Selected extract
MLE to PLE – A Framework For Considering Systems
The blog offers an outline of the main approaches to provision systems and offers some categories to help you when considering and selecting systems.
Systems approaches
It is possible to build much of a PLE with any of the systems approaches below but bear in mind that real world systems will be a combination of some or even all of them.
Product – on-site
Using a supplier’s product and installing, developing and maintaining it on-site.
Examples of this approach are Moodle and Sharepoint
Product – hosted
Using a supplier’s product but having a 3rd party host the system for you – you manage and access it across the net.
Examples of this approach are using Serverlogic and Coweb to host Sharepoint.
Service – “cloud”
Using a suppliers service – you are not aware of the underlying technology or system but the service you get e.g. access to email, blogs and shared workspaces.
Examples of this approach are Google sites and Microsoft Live@edu
Organisational DIY
Using your own specialists to program and design your own system.
This could be on-site, hosted or in the cloud.
An example of this approach is Centime which is originated at EHWLC and is developed in partnership with a small number of other educational organisations.

Excerpts from a spatial dataset:

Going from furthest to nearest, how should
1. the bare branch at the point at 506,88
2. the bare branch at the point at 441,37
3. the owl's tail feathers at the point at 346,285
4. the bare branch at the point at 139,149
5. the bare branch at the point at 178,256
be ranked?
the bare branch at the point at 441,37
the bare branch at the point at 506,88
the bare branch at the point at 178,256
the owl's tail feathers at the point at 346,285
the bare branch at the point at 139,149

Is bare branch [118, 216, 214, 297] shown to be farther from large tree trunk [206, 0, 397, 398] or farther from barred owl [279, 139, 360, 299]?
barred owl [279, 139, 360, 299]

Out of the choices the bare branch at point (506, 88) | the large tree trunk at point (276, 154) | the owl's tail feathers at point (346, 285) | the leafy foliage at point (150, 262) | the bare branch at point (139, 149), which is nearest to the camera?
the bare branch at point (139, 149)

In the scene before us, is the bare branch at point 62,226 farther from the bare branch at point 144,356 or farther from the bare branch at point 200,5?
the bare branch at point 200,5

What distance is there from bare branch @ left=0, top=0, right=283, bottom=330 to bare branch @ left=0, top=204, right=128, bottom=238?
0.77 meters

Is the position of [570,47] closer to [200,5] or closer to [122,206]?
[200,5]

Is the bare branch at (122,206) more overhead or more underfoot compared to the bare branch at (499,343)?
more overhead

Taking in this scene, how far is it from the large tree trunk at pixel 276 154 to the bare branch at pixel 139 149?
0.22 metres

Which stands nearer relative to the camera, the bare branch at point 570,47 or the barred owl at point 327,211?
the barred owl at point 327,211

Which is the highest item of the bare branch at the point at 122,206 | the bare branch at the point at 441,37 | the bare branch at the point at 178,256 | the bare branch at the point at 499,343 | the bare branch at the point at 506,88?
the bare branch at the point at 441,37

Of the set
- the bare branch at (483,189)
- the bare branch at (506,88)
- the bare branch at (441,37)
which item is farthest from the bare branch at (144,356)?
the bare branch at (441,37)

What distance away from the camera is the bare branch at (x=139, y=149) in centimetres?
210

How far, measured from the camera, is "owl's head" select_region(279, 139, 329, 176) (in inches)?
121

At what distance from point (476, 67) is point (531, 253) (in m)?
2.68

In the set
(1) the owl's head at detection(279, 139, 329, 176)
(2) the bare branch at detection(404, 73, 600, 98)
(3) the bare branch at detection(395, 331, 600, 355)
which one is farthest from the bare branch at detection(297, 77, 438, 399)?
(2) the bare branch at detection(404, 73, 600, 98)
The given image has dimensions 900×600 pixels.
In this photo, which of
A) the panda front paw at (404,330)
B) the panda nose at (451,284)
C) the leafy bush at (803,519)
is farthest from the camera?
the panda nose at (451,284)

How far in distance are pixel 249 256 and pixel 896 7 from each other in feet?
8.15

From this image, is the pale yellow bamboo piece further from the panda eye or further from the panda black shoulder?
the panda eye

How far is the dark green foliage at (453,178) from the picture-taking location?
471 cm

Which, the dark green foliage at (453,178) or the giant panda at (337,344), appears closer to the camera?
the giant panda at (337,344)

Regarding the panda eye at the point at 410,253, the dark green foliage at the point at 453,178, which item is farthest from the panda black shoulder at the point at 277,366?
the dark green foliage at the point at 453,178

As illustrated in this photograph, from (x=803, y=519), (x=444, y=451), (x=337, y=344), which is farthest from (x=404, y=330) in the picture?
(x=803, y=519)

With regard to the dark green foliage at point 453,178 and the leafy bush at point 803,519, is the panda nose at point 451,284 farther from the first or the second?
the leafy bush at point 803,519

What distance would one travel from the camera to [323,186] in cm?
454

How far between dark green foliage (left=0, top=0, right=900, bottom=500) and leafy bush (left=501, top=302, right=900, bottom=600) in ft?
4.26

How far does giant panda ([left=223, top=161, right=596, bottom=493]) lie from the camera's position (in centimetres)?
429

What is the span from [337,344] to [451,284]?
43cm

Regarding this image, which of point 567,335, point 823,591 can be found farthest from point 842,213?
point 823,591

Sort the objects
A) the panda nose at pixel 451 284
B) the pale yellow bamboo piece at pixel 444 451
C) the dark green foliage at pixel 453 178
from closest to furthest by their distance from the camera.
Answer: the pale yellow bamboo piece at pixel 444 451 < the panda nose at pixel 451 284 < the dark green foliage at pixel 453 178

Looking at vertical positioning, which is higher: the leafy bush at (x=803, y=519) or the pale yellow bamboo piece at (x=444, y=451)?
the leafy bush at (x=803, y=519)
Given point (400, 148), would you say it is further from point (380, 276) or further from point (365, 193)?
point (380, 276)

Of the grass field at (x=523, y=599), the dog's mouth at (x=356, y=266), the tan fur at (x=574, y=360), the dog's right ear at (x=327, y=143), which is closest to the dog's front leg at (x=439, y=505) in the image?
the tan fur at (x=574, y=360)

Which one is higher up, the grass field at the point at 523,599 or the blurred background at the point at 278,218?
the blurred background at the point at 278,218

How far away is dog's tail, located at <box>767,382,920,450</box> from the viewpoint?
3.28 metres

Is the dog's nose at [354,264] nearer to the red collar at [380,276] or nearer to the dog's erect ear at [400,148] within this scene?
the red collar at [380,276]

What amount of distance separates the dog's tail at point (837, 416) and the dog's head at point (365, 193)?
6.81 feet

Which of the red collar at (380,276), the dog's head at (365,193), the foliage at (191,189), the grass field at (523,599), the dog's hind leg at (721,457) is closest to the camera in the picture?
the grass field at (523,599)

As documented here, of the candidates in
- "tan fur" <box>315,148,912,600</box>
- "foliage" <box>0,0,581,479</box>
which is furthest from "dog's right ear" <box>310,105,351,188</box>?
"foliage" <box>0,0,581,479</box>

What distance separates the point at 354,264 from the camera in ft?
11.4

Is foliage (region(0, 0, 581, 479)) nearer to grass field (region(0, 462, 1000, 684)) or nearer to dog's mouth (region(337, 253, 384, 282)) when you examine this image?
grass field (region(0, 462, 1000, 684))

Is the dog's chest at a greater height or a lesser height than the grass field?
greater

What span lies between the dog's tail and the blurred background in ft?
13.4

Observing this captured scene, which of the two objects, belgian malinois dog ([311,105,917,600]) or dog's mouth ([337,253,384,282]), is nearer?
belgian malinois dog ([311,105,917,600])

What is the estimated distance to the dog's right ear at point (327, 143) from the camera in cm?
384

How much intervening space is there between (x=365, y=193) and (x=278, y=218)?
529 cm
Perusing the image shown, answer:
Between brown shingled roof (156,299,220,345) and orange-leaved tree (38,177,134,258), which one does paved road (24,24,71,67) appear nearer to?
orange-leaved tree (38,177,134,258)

Required tasks
[1] Answer these questions about the text on systems approaches, placed before the rows:
(a) Which two products are named as examples of the on-site product approach?
(b) In the hosted product approach, who hosts the system?
(c) At which organization did Centime originate?
[2] Duplicate the passage of the text on systems approaches, starting at "Examples of this approach are Google" and ending at "in the cloud.".
[3] Finish out the next part of the text on systems approaches, picking up after its final sentence.

Final answers
[1]
(a) Moodle and Sharepoint
(b) A 3rd party
(c) EHWLC

[2]
Examples of this approach are Google sites and Microsoft Live@edu
Organisational DIY
Using your own specialists to program and design your own system.
This could be on-site, hosted or in the cloud.

[3]
Personal DIY
Using and integrating whatever the users (learners and staff etc) choose to use.
Examples are the use of people’s own on-line identity (e.g. openId), email, blogs and social networks integrated with organisational data.
Evaluation Criteria – Outline
The headings below can be used as an outline for more detailed work when it comes to considering what system is right for you.
Ownership
What ownership options does the system offer regarding the use and fate of material in held in the system and do they meet your requirements for ownership.
- What happens when the author leaves the organisation.
- Who can say how the resource is published (private to organisation, public to specific users or fully public)
- “Copyright” – who decides if it can be copied and by whom
- What happens when there is a disagreement about a resource – liability, conflict resolution etc
These questions can be considered for both staff and learner authored resources.
Service levels
What service levels does the system offer for availability, security and performance and how do they meet your requirements for service.
Management
What management options does the system offer and do they meet your requirements for management.
For example in provisioning and controlling user access and resources how easy is it to create accounts; change accounts; change access to resources; remove accounts and provision group resources, spaces and permissions.
Data integration
What data integration options does the system offer and how do they meet your requirements for data.
For example – how easy is it use the system in combination with data systems used by the organisation.
Flexibility/”Agility”
How does the system meet your requirements to adapt and change – does the system allow you to deliver what you want and how easy is it for the system to develop what you want.
Teaching and Learning
What teaching and learning options does the system offer and how does the system meet your requirements for teaching and learning.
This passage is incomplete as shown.